Add support to transformed_data for reconstructed (from_dict) charts #354

binste · 2023-07-07T12:17:08Z

Relates to #313. For layered and multi-view charts, Altair takes a bit of a shortcut and does not use the exact classes which map to the Vega-Lite schema but instead uses the API convenience classes such as alt.Chart, alt.LayerChart, etc. For example for the layered chart below, the elements of layer are alt.Chart instances:

import altair as alt
import vegafusion as vf
from vega_datasets import data

source = data.wheat()

bar = alt.Chart(source).mark_bar().encode(
    x='year:O',
    y='wheat:Q'
)

rule = alt.Chart(source).mark_rule(color='red').encode(
    y='mean(wheat):Q'
)

layer_chart = (bar + rule).properties(width=600)
type(layer_chart.layer[0])  # altair.vegalite.v5.api.Chart

However, when reconstructing this chart from a dictionary, the layers are of type UnitSpec which is the correct class following the VL schema:

reconstructed_layer_chart = alt.Chart.from_dict(layer_chart.to_dict())
type(reconstructed_layer_chart.layer[0])  # altair.vegalite.v5.schema.core.UnitSpec

When calling transformed_data on the reconstructed chart, it fails as the isinstance checks do not accept UnitSpec as an equivalent to alt.Chart although it should be:

vf.transformed_data(reconstructed_layer_chart)

Data:

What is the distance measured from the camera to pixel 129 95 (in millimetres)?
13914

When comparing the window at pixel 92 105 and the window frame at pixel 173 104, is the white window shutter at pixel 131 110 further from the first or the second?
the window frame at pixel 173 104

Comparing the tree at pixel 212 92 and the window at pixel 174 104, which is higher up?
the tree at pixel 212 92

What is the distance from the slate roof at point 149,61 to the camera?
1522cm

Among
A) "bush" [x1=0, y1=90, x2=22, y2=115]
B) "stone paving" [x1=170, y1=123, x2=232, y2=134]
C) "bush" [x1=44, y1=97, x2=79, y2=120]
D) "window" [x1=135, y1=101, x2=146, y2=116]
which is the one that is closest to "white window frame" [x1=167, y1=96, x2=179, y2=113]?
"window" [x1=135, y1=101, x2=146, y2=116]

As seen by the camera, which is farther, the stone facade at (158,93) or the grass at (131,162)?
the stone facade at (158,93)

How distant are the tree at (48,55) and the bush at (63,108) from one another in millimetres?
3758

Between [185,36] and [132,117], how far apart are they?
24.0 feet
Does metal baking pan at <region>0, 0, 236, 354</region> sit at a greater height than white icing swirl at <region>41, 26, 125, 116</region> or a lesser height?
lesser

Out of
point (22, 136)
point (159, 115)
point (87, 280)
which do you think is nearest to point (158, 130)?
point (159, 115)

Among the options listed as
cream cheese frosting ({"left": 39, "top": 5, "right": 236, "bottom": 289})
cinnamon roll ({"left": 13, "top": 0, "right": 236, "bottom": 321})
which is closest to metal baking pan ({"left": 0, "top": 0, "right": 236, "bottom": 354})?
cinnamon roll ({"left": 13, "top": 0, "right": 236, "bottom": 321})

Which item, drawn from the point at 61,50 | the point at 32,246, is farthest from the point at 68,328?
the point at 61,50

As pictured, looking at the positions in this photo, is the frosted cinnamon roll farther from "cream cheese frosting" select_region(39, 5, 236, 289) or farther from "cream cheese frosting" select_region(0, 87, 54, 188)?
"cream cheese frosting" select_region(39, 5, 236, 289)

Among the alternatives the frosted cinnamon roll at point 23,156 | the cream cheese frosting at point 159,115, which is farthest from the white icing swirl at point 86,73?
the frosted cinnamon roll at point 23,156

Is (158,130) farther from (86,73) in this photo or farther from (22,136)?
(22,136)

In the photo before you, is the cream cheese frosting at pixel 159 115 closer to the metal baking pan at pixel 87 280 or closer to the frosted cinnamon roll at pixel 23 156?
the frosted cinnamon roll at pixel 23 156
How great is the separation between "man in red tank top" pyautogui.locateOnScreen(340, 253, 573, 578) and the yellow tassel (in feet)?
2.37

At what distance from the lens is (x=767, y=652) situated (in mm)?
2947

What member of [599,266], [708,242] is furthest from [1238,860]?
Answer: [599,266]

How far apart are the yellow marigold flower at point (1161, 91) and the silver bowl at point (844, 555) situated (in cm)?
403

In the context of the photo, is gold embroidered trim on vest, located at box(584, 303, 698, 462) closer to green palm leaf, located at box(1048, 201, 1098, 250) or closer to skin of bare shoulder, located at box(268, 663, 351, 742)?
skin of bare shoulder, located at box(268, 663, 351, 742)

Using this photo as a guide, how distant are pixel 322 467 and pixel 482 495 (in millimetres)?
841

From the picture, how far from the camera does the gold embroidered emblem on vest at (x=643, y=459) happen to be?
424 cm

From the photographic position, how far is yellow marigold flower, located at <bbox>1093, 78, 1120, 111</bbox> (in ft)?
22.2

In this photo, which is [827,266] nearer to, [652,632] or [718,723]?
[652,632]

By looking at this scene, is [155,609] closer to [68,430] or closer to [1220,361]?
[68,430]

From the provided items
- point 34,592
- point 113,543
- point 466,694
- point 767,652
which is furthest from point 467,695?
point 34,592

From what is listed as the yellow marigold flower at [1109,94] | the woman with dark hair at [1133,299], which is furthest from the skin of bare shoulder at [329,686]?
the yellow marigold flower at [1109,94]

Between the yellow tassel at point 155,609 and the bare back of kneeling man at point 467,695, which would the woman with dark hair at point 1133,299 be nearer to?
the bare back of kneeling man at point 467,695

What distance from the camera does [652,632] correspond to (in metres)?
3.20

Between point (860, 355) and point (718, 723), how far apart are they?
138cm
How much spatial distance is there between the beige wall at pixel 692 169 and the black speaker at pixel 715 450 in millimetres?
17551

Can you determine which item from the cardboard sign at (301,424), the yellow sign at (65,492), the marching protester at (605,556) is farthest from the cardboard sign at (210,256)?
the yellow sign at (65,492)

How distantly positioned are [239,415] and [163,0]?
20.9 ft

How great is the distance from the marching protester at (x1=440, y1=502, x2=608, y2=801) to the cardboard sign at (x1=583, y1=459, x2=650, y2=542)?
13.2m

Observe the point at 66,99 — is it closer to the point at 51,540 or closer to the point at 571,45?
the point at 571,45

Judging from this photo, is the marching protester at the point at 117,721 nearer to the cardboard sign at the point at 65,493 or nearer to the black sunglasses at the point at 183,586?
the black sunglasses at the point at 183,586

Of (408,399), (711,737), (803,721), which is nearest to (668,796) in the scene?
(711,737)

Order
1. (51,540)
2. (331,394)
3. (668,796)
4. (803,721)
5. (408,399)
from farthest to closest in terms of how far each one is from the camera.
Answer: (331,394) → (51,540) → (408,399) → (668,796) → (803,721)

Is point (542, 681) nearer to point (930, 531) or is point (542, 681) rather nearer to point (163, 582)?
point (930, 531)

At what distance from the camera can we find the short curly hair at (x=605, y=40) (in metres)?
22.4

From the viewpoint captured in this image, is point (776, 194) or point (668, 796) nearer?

What needs to be done:
In the issue about transformed_data and reconstructed charts, what class are the layers of a chart rebuilt with from_dict?

Answer below:
UnitSpec (altair.vegalite.v5.schema.core.UnitSpec)